How to complete this task: Print the listing again exactly, leaving nothing out.

Data for the task Start Marker

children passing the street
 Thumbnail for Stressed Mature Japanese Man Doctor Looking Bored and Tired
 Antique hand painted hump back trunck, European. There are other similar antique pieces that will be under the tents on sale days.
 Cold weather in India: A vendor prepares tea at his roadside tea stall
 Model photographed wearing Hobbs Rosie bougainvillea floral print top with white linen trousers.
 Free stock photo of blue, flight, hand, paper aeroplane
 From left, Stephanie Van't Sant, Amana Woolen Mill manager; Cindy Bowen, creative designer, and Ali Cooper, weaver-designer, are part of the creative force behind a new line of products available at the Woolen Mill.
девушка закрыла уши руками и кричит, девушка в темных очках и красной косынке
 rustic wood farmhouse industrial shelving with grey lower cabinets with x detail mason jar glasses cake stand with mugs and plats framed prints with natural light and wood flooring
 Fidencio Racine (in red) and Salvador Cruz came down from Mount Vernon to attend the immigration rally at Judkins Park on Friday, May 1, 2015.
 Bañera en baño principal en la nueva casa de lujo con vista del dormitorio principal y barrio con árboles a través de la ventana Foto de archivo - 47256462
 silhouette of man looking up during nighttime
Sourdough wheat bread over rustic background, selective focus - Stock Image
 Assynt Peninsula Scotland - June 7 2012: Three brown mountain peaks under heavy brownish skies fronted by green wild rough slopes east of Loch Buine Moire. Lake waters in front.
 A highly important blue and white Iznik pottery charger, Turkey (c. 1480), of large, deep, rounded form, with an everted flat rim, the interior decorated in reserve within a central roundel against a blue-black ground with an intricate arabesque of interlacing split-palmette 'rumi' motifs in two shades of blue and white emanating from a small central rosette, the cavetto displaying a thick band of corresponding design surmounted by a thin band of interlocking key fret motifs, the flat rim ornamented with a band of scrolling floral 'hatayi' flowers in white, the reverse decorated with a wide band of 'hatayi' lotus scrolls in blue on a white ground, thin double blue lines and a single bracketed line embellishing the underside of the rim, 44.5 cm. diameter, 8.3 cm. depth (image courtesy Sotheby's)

Data for the task End Marker

Exercise result:
children passing the street
 Thumbnail for Stressed Mature Japanese Man Doctor Looking Bored and Tired
 Antique hand painted hump back trunck, European. There are other similar antique pieces that will be under the tents on sale days.
 Cold weather in India: A vendor prepares tea at his roadside tea stall
 Model photographed wearing Hobbs Rosie bougainvillea floral print top with white linen trousers.
 Free stock photo of blue, flight, hand, paper aeroplane
 From left, Stephanie Van't Sant, Amana Woolen Mill manager; Cindy Bowen, creative designer, and Ali Cooper, weaver-designer, are part of the creative force behind a new line of products available at the Woolen Mill.
девушка закрыла уши руками и кричит, девушка в темных очках и красной косынке
 rustic wood farmhouse industrial shelving with grey lower cabinets with x detail mason jar glasses cake stand with mugs and plats framed prints with natural light and wood flooring
 Fidencio Racine (in red) and Salvador Cruz came down from Mount Vernon to attend the immigration rally at Judkins Park on Friday, May 1, 2015.
 Bañera en baño principal en la nueva casa de lujo con vista del dormitorio principal y barrio con árboles a través de la ventana Foto de archivo - 47256462
 silhouette of man looking up during nighttime
Sourdough wheat bread over rustic background, selective focus - Stock Image
 Assynt Peninsula Scotland - June 7 2012: Three brown mountain peaks under heavy brownish skies fronted by green wild rough slopes east of Loch Buine Moire. Lake waters in front.
 A highly important blue and white Iznik pottery charger, Turkey (c. 1480), of large, deep, rounded form, with an everted flat rim, the interior decorated in reserve within a central roundel against a blue-black ground with an intricate arabesque of interlacing split-palmette 'rumi' motifs in two shades of blue and white emanating from a small central rosette, the cavetto displaying a thick band of corresponding design surmounted by a thin band of interlocking key fret motifs, the flat rim ornamented with a band of scrolling floral 'hatayi' flowers in white, the reverse decorated with a wide band of 'hatayi' lotus scrolls in blue on a white ground, thin double blue lines and a single bracketed line embellishing the underside of the rim, 44.5 cm. diameter, 8.3 cm. depth (image courtesy Sotheby's)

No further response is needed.